If you have a subset reference and you want to convert it back to a normal non-subset reference, then you can invoke the following command:
DisableSubset inRef;
- Does nothing if the reference is already non-subset.
- Fails if inRef is a null reference.
***** TO BE RESOLVED *****
A potential problem in the current implementation:
For example, if you have a subset reference, and you pass it (copy the reference) to another Command Implementation that invokes MNumArray::Append on its copy of the reference. MNumArray::Append extends the subset range to include the newly appended item. However, only the subset range in the second Command Implementation is updated, not the range in the reference in the first Command Implementation. Thus when the second Command Implementation returns to the first, the first does not see the appended item because it is outside of its subset range that was not updated (because there were 2 references).
A solution is to change the reference parameter in the second Command Implementation from input to inout, then the change to the subset range will be copied back to the first Command Implementation.

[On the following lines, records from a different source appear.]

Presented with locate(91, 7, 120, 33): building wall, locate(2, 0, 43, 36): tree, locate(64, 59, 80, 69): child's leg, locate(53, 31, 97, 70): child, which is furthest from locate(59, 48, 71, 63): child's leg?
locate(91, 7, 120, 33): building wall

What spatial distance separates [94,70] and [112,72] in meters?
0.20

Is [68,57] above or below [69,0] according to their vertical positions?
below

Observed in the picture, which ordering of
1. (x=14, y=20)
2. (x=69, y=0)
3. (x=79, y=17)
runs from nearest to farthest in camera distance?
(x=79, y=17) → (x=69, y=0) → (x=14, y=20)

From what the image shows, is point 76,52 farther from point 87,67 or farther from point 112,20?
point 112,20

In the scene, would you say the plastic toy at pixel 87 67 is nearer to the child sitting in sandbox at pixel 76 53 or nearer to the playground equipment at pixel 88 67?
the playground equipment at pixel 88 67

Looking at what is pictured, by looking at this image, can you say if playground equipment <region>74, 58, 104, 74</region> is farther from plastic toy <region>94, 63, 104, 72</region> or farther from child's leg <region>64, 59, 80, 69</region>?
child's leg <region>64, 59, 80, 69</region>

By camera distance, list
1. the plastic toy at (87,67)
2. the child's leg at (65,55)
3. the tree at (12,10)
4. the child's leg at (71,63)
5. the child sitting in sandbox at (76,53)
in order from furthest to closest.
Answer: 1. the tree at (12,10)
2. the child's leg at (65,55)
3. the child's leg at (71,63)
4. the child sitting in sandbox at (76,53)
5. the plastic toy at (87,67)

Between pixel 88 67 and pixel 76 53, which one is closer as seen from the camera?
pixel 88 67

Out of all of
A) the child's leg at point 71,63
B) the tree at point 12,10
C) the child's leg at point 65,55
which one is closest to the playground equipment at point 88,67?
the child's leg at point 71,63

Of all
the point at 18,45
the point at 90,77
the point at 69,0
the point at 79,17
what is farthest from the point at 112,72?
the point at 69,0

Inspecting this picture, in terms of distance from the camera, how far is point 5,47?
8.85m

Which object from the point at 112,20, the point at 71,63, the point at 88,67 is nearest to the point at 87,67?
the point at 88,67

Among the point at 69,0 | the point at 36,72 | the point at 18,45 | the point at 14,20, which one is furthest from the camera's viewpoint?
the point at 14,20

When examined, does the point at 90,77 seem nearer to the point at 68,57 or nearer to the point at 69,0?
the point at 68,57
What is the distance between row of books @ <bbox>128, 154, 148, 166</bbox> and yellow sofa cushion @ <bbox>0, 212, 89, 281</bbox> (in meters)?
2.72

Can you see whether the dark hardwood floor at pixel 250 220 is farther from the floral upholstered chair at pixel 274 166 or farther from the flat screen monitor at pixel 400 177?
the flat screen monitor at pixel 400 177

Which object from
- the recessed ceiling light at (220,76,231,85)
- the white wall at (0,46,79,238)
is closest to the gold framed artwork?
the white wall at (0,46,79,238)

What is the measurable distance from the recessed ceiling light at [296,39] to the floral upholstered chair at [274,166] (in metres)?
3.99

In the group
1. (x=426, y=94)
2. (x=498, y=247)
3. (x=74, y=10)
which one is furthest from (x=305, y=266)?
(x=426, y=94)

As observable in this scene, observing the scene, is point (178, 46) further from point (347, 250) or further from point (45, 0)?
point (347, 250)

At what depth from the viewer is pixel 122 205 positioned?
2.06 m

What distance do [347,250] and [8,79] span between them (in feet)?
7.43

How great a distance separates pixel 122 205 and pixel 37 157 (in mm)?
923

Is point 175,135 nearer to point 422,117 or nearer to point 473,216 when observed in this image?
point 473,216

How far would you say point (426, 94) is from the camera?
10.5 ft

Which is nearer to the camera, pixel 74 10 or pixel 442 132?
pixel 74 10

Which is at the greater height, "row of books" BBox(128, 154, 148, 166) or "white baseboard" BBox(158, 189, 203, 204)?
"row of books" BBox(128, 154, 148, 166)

But does this effectively mean that all references will have to be passed as inout otherwise they will only be able to use subset ranges in a read-only manner?
Perhaps it would be better for subset ranges to be taken out of the references, and instead put into separate subset objects that contain a subset range and an internal reference to the real object, and then they act like the real object but limited to the subset range. These subset objects could use an optimized mem alloc strategy to help mitigate the overhead of creating another object.
Alternatively, the subset range could be stored within the object itself. This yields the best performance but is less useful, and if the subset range is used when reading the object, then reading the object sort of modifies the object but not exactly.
***** ITERATORS *****
The concept of subsets should probably be merged with iterator objects. For example, if you can create an iterator object that iterates through a subset of the real object, and you insert new items via/using the iterator object, then they are inserted into the subset relative to the start of the subset.
One advantage of iterators: For example, a command can iterate through a list of object references without having to know whether the list is implemented as an MRefArray or an MChain (the same program code works for both).
An iterator object encapsulates the internal mechanism of how the iteration occurs. By having different types of iterators (for example forward iterators and backward iterators), the same program code can iterate through a list/array in different directions (or in different orders) depending on the type of iterator supplied.
An iterator object internally contains a reference to the real object it iterates through. Thus if you have an iterator object and you want to use it, then only the iterator object need be specified -- the real object does not need to be specified along with the iterator object because the iterator object already contains an internal reference to the real object.
Random-access iterators should be supported as well as sequential iterators. Random-access means accessing an item by specifying an ordinal relative to the start (or end) of the subset.